_Written exercise_
Reproduce word for word the stretch of the listing from the line containing "What distance from the camera does" through the line containing "2.36 metres", leaving out any pictures.

_Extracted records_
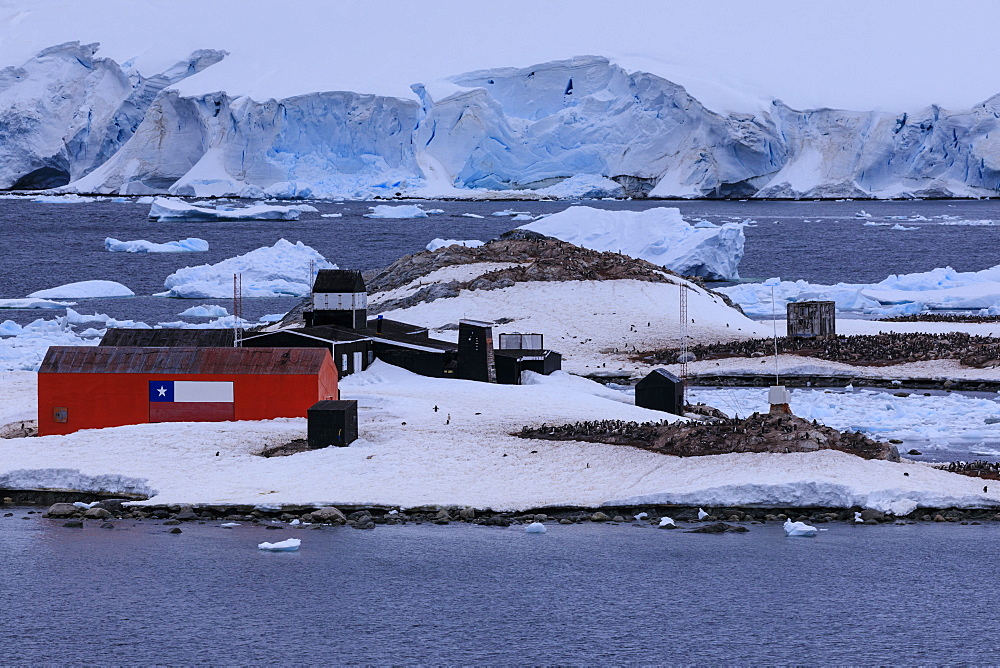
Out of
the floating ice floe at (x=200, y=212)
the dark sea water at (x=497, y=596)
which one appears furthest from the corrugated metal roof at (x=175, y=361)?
the floating ice floe at (x=200, y=212)

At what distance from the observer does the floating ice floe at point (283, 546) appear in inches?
786

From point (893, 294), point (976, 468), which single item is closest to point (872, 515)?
point (976, 468)

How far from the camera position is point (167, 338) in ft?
111

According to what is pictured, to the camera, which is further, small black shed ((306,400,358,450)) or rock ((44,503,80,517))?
small black shed ((306,400,358,450))

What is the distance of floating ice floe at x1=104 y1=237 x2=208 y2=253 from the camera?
275 feet

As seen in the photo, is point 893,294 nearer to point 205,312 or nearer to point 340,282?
point 205,312

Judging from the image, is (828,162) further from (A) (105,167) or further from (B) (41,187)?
(B) (41,187)

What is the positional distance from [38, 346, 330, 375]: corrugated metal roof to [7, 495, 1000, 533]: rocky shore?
588 cm

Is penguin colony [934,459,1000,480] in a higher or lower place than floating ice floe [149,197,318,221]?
→ lower

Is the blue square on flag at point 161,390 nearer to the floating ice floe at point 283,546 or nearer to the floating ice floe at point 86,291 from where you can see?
the floating ice floe at point 283,546

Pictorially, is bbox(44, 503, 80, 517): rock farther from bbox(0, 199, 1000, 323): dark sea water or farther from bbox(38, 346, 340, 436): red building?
bbox(0, 199, 1000, 323): dark sea water

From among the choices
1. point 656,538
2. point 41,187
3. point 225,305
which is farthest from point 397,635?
point 41,187

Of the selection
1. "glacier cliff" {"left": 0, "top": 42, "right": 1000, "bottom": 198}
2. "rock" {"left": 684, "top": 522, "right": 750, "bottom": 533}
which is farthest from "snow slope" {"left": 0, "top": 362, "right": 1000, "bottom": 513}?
"glacier cliff" {"left": 0, "top": 42, "right": 1000, "bottom": 198}

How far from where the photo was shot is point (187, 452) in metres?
25.7
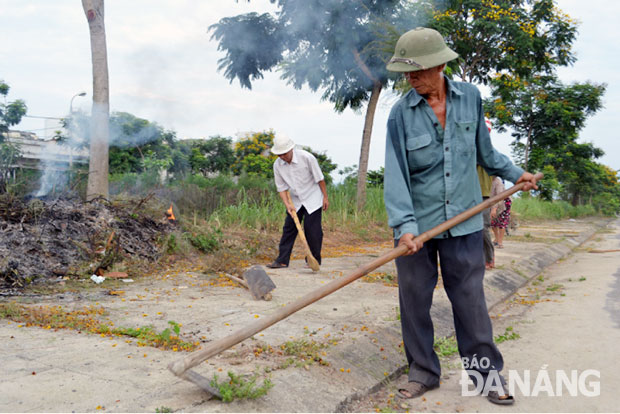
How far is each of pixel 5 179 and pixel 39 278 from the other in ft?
4.96

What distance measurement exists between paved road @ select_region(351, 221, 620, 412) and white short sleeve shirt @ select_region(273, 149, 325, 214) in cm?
233

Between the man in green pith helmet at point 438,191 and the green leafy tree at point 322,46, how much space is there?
8158mm

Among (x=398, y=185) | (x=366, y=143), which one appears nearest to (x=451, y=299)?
(x=398, y=185)

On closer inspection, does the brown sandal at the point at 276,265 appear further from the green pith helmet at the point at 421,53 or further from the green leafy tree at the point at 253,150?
the green leafy tree at the point at 253,150

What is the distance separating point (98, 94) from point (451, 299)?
18.7ft

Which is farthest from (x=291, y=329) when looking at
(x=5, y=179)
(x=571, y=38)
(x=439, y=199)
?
(x=571, y=38)

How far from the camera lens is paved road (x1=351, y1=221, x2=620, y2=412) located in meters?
2.72

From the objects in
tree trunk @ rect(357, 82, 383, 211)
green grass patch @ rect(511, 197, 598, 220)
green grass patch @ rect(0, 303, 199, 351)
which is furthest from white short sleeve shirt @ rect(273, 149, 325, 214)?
green grass patch @ rect(511, 197, 598, 220)

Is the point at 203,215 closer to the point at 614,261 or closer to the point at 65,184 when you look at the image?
the point at 65,184

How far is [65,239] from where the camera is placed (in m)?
5.54

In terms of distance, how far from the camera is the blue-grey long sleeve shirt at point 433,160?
9.01 ft

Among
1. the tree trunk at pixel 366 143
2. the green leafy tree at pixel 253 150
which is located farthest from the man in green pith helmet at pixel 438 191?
the green leafy tree at pixel 253 150

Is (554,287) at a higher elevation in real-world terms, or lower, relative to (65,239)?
lower

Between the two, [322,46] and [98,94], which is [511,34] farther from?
[98,94]
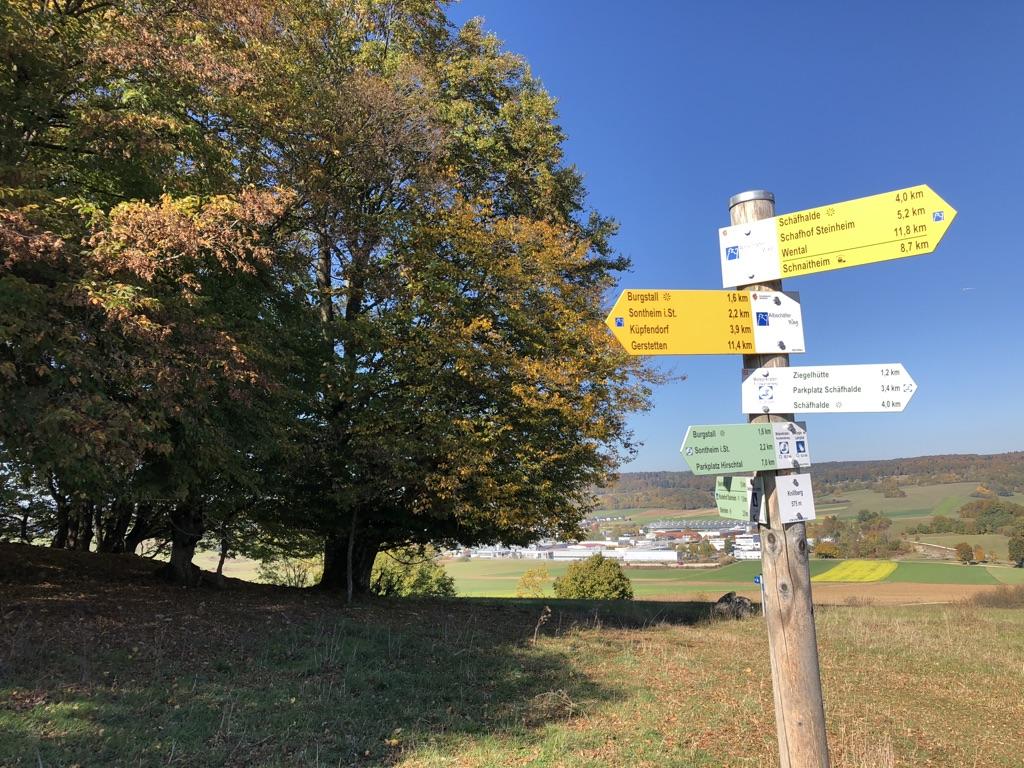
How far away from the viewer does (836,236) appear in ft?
10.1

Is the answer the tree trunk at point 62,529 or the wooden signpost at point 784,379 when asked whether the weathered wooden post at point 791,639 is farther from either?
the tree trunk at point 62,529

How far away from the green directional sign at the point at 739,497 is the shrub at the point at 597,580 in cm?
2892

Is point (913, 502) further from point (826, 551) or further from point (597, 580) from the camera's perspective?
point (597, 580)

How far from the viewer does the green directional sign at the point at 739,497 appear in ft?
10.2

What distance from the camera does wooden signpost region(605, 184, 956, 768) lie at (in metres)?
2.96

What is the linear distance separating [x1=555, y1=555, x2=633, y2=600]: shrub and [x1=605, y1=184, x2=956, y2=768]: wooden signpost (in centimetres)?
2884

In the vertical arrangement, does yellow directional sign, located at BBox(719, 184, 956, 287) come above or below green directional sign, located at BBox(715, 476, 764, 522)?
above

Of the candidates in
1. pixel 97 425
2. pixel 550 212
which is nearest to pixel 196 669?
pixel 97 425

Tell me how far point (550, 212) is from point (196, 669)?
1203cm

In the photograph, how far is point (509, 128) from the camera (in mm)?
15242

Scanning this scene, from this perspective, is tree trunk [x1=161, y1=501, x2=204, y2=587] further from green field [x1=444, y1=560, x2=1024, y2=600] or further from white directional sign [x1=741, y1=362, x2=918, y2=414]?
green field [x1=444, y1=560, x2=1024, y2=600]

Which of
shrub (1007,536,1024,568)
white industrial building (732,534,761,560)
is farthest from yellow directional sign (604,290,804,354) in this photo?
shrub (1007,536,1024,568)

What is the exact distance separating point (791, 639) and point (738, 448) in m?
0.97

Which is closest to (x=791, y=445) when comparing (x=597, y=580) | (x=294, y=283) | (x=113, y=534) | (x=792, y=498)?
(x=792, y=498)
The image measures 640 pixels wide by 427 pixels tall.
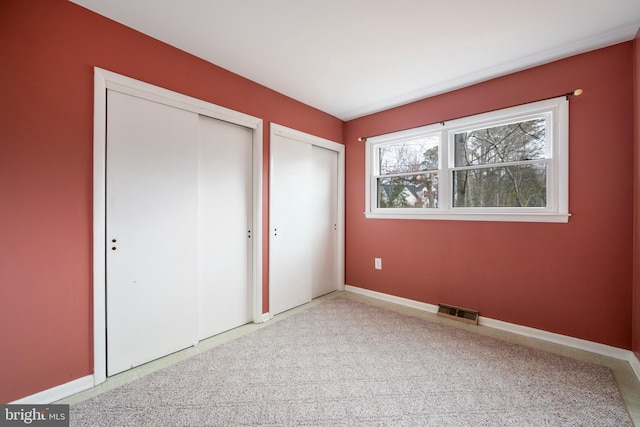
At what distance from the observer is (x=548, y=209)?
2.36 metres

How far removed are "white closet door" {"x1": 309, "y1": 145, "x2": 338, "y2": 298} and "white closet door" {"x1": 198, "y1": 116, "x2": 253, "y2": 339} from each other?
998 mm

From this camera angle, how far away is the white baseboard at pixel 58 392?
1.56m

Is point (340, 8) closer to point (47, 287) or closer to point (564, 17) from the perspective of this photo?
point (564, 17)

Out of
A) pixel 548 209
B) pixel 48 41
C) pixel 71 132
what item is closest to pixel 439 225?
pixel 548 209

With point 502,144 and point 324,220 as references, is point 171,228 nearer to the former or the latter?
point 324,220

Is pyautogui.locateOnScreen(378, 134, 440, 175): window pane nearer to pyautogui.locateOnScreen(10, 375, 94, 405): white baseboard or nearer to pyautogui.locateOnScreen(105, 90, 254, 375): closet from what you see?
pyautogui.locateOnScreen(105, 90, 254, 375): closet

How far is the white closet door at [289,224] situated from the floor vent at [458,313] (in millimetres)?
1565

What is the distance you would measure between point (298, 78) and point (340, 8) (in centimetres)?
99

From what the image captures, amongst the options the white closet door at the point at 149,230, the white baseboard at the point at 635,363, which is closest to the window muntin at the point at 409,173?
the white baseboard at the point at 635,363

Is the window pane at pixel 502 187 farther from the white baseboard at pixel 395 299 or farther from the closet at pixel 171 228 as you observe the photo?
the closet at pixel 171 228

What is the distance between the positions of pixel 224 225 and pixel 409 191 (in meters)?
2.20

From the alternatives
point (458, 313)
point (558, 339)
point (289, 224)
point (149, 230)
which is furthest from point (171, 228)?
point (558, 339)

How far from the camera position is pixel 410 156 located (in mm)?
3311

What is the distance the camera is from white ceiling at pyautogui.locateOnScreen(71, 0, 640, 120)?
5.71 feet
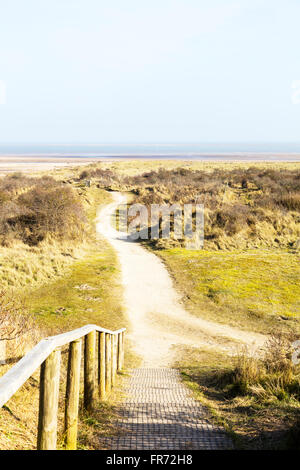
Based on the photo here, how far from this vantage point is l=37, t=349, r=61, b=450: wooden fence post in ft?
8.93

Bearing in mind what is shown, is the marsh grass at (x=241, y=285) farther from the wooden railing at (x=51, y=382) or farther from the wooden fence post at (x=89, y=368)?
the wooden railing at (x=51, y=382)

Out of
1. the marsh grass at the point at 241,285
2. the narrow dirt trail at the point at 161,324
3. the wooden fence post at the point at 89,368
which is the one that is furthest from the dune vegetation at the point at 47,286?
the marsh grass at the point at 241,285

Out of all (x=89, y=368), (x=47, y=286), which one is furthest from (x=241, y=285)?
(x=89, y=368)

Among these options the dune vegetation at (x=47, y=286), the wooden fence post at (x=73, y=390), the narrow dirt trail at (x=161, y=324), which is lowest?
the narrow dirt trail at (x=161, y=324)

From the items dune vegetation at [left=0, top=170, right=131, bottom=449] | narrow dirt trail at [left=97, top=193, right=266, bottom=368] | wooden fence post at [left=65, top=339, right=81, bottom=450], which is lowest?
narrow dirt trail at [left=97, top=193, right=266, bottom=368]

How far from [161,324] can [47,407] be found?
36.0 ft

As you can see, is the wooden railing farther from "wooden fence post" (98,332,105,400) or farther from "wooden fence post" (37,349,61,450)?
"wooden fence post" (98,332,105,400)

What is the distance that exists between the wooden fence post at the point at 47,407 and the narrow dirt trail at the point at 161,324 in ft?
21.8

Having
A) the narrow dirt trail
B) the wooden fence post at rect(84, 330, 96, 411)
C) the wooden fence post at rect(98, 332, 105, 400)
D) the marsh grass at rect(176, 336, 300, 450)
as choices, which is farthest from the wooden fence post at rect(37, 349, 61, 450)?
the narrow dirt trail

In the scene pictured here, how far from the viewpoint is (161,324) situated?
13.5 m

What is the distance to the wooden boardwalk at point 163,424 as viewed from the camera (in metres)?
3.98

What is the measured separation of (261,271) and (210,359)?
929 cm

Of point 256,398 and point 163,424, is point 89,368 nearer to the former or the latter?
point 163,424

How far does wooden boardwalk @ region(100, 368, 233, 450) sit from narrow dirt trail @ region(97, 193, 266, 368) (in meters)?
3.25
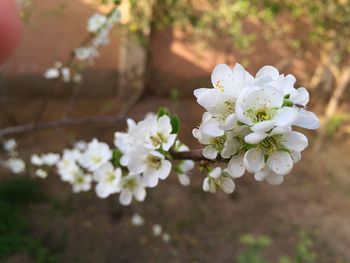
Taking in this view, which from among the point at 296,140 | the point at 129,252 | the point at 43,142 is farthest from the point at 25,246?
the point at 296,140

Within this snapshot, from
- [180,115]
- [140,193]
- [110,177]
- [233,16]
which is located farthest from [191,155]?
[180,115]

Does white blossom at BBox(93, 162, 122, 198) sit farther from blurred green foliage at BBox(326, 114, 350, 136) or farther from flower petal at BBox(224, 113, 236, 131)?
blurred green foliage at BBox(326, 114, 350, 136)

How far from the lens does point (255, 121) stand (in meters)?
0.63

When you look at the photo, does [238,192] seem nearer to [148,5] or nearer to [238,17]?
[238,17]

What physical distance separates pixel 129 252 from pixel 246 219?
3.57 ft

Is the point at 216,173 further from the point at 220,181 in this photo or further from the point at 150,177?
the point at 150,177

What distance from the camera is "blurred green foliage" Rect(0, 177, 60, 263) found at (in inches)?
117

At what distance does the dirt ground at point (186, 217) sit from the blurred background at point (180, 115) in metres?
0.01

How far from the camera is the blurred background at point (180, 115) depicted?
128 inches

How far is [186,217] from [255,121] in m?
3.01

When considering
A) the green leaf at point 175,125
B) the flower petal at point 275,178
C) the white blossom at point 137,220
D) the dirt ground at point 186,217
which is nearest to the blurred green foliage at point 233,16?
the dirt ground at point 186,217

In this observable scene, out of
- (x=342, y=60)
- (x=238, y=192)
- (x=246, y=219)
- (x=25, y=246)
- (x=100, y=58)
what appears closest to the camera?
(x=25, y=246)

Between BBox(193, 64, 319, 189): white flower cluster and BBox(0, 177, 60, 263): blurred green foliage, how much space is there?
2637 millimetres

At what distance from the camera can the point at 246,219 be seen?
12.0 ft
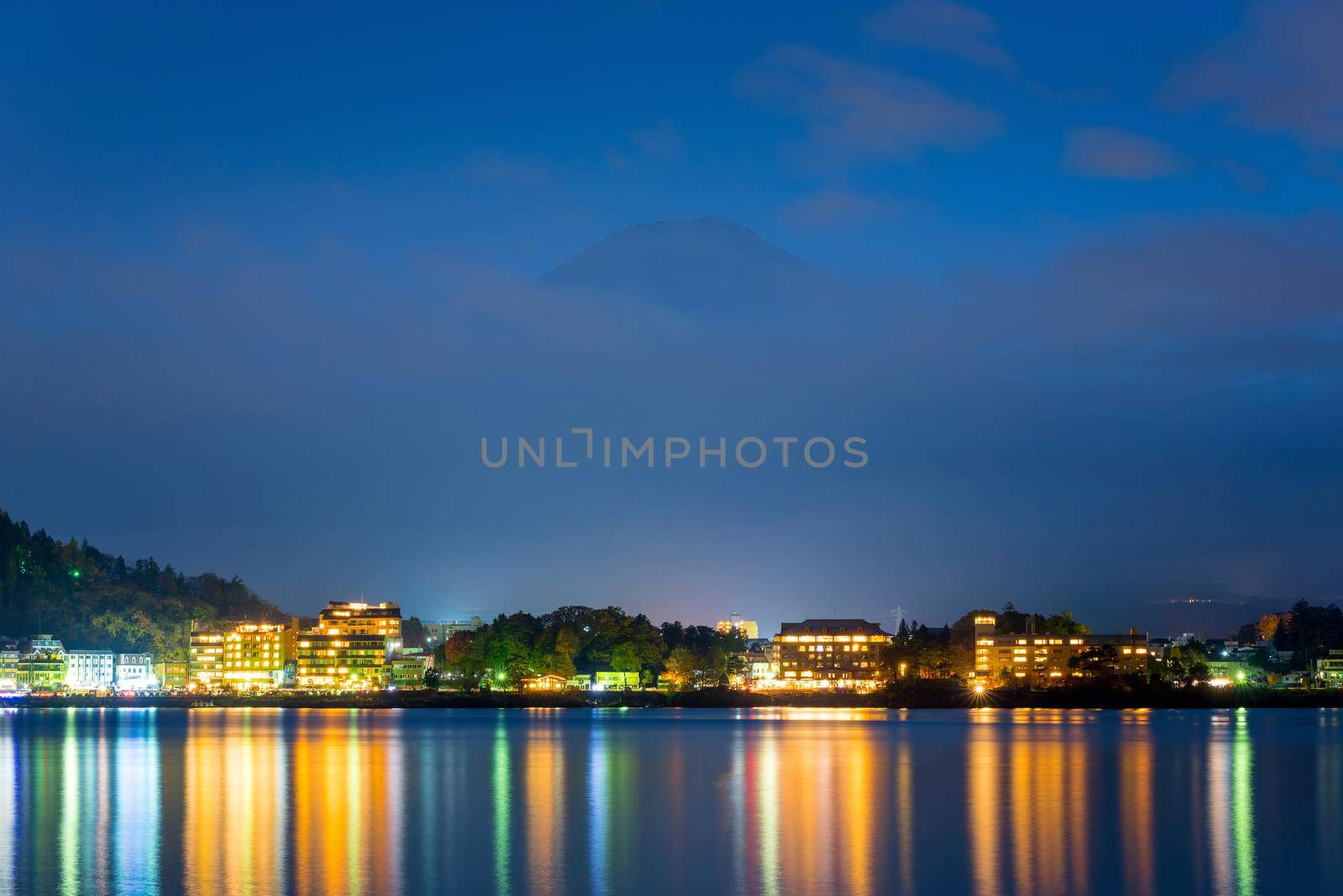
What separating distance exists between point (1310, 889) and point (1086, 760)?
32.2m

_Reply to the task_
What distance from the camera does wooden signpost region(605, 184, 956, 768) lie at (in metres)?
2.96

What is the linear distance separating [x1=555, y1=555, x2=633, y2=600]: shrub and [x1=605, y1=184, x2=956, y2=768]: wooden signpost (in centimetres)?
2884

In the vertical arrangement, does yellow directional sign, located at BBox(719, 184, 956, 287) come above or below green directional sign, located at BBox(715, 476, 764, 522)?
above

Of the candidates in
1. pixel 97 425
2. pixel 550 212
which is nearest to pixel 196 669?
pixel 97 425

Tell me how far point (550, 212) is from point (196, 669)?
1203cm

In the photograph, how far is point (509, 128) from the camera (in mm)?
15242

Scanning this scene, from this perspective, is tree trunk [x1=161, y1=501, x2=204, y2=587] further from green field [x1=444, y1=560, x2=1024, y2=600] or further from white directional sign [x1=741, y1=362, x2=918, y2=414]?
green field [x1=444, y1=560, x2=1024, y2=600]

Which of
shrub (1007,536,1024,568)
white industrial building (732,534,761,560)
is farthest from yellow directional sign (604,290,804,354) in this photo?
shrub (1007,536,1024,568)

What is the exact distance separating point (791, 639) and point (738, 448) in m?
0.97

Which is closest to (x=791, y=445) when comparing (x=597, y=580) | (x=294, y=283) | (x=113, y=534) | (x=792, y=498)?
(x=792, y=498)
The image measures 640 pixels wide by 427 pixels tall.
At what distance from the observer is (x=548, y=209)?
2.36 metres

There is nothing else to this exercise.